Investigation of nonresponse bias and representativeness in the first cross-national probability based online panel (CRONOS)

Dr Olga Maslovskaya (University of Southampton) - Presenting Author
Dr Peter Lugtig (Utrecht University)
Professor Gabi Durrant (University of Southampton)

Relevance and Research Question: We live in a digital age with high level of use of technologies. Surveys have also started adopting technologies for data collection. There is a move towards online data collection across the world due to falling response rates and pressure to reduce survey costs. Evidence is needed to demonstrate that the online data collection strategy will work and produce reliable data which can be confidently used for policy decisions. No research has been conducted so far to assess nonresponse bias and representativeness in online probability-based panels. This paper is timely and fills this gap in knowledge.
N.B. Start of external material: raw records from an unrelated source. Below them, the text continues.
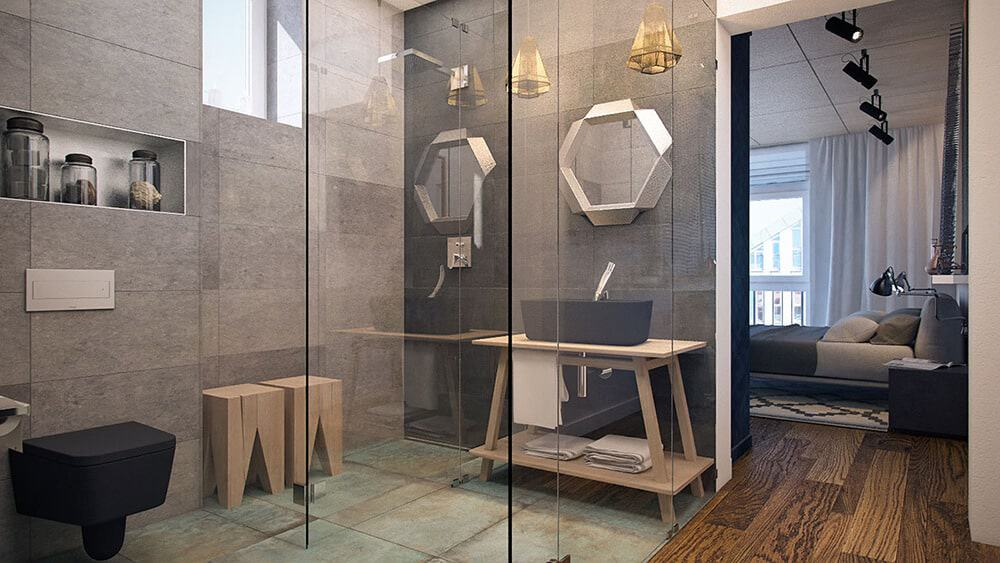 This unique master bathroom features stylish wooden stools and a black toilet that matches the vessel sink paired with a hexagonal mirror. It has distressed green flooring and gray tiled walls enclosed in frameless glass.
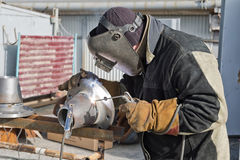Welding works on manufacturing of units and parts of pipelines Royalty Free Stock Images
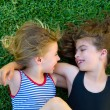 Sisters kid girls smiling lying on garden grass - Stock Photo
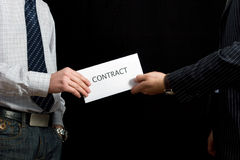 Businessmen sharing a contract Stock Images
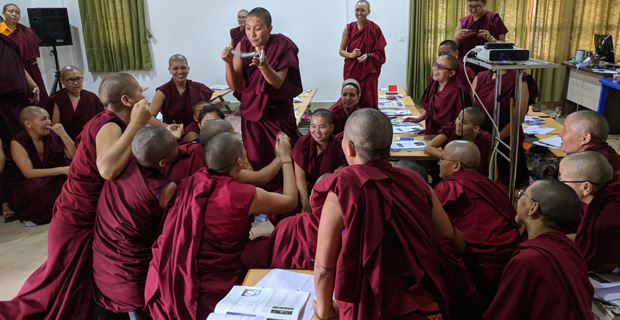 Tibetan nuns discussing physics experiments in class.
This paper aims to explore representativeness and nonresponse bias across waves in the first cross-national online probability-based panel (CRONOS).
Methods and Data: CRONOS panel data were collected on the back of the European Social Survey (ESS) Round 8. After completing the ESS face-to-face interview, respondents in three countries (Estonia, Great Britain and Slovenia) who were 18 years old or older were invited to participate in seven 20-minute online surveys over a time period of twelve months.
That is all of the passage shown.